If you are only interested in how to make Ruby behave just like OpenSSL s_client or your browser, you can skip to the very last section, I will talk about small print in the next.
By default, OpenSSL::X509::Store , used to connect, does not use trusted certificates at all. Based on your knowledge of the application domain, you usually write an instance of X509::Store with a trusted certificate (s) that are relevant to your application. There are several options for this:
- Store # add_file accepts PEM / DER encoded certificate path
- Store # add_cert accepts an X509 :: Certificate
- Store # add_path accepts a directory path where trusted certificates can be found
Browser Approach
This is different from approach browsers, Java (cacerts), or Windows with their own internal trust store. There, the software is pre-equipped with a set of trusted certificates, which is considered "good", according to the software vendor. This is usually a good idea, but if you really look into these sets, you will soon notice that there are too many certificates. A person cannot really say whether to trust all these certificates blindly or not.
Ruby Approach
The requirements of your typical Ruby application, on the other hand, are very different from the requirements of your browser. The browser should be able to allow you to go to any “legitimate” website that comes with a TLS certificate and is served via https. But in a typical Ruby application, you only have to deal with a few services using TLS, or otherwise require certificate verification.
And there is the advantage of the Ruby approach - although it requires more manual work, you will end up with a manual solution that accurately trusts the certificates it should trust in your specific application context. This is tiring, but the security is much higher because you expose much less to the attack surface. Take the latest developments: if you have never had to include DigiNotar or any other compromised root in your trust set, then there are no violations that could affect you.
However, as you already noticed, the disadvantage of this is that by default, if you do not actively add trusted certificates, the OpenSSL extension will not be able to verify any peer certificate at all. For everything to be in order, you need to configure the configuration manually.
This inconvenience has led to many dubious measures to get around it, and the worst thing is to globally set OpenSSL::SSL::VERIFY_PEER = OpenSSL::SSL::VERIFY_NONE . Please, do not do that.

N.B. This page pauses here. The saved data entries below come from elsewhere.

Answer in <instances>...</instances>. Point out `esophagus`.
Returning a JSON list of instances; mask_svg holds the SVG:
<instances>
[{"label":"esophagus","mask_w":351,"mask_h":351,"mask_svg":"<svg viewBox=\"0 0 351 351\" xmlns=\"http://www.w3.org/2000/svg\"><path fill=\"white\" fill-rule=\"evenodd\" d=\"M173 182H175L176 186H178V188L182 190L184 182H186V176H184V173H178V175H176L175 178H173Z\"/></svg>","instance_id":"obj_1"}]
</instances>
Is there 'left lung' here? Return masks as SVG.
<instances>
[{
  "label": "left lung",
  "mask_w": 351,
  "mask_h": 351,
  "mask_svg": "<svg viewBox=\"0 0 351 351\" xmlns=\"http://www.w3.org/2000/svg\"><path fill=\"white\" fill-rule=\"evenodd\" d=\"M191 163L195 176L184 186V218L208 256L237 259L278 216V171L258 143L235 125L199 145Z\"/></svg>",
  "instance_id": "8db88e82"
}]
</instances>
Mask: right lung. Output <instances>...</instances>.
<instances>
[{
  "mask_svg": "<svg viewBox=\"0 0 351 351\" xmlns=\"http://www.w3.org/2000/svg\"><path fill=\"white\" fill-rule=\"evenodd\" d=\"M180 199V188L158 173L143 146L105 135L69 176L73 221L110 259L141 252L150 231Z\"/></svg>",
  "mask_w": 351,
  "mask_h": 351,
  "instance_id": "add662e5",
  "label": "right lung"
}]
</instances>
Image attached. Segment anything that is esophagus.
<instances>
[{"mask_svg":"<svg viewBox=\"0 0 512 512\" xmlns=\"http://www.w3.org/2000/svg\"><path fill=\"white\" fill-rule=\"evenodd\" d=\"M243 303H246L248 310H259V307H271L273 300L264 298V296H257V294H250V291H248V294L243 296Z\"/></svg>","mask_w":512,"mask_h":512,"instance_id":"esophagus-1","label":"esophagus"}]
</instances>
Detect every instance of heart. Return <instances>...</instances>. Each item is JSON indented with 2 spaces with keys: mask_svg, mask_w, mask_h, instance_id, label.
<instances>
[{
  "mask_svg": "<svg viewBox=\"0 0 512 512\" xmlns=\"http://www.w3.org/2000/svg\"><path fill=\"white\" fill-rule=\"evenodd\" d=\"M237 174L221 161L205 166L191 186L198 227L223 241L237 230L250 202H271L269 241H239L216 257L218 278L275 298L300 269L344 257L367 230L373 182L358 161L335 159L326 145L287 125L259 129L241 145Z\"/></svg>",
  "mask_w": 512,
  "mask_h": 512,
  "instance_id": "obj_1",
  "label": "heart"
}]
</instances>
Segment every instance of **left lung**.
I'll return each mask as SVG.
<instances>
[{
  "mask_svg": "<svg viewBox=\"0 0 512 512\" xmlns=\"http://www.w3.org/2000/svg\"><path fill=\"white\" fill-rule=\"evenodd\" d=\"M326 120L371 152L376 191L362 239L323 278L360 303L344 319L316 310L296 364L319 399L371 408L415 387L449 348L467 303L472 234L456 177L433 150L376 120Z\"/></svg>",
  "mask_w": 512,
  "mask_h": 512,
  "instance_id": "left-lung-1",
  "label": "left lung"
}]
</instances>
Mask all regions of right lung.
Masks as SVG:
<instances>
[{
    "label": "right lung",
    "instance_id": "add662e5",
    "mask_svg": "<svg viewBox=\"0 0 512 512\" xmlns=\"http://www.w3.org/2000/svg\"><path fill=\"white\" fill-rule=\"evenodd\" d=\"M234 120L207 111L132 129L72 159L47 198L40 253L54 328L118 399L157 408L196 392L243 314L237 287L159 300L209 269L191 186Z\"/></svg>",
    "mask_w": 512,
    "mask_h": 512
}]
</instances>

We even joked about adding code that allows your application to crash randomly if we encounter this hack :)
If manually configuring trust seems too complicated, I now propose a lightweight alternative that makes the OpenSSL extension behave just like OpenSSL CLI commands like s_client .
Why s_client can verify the certificate
OpenSSL takes a similar approach for browsers and Windows. A typical installation will place a set of trusted certificates on your hard drive (something like /etc/ssl/certs/ca-bundle.crt ), and this will serve as a standard set of trusted certificates. What is where s_client looks like, when you need to verify peer certificates and why your experiment succeeded.
Casting Ruby as s_client
If you still want the same comfort when checking certificates with Ruby, you can say that it uses the OpenSSL trusted certificate package if it is available on your system by calling OpenSSL::X509::Store#set_default_paths . Further information can be found here . To use this with XMLRPC::Client , just make sure set_default_paths is called in the X509::Store that it uses.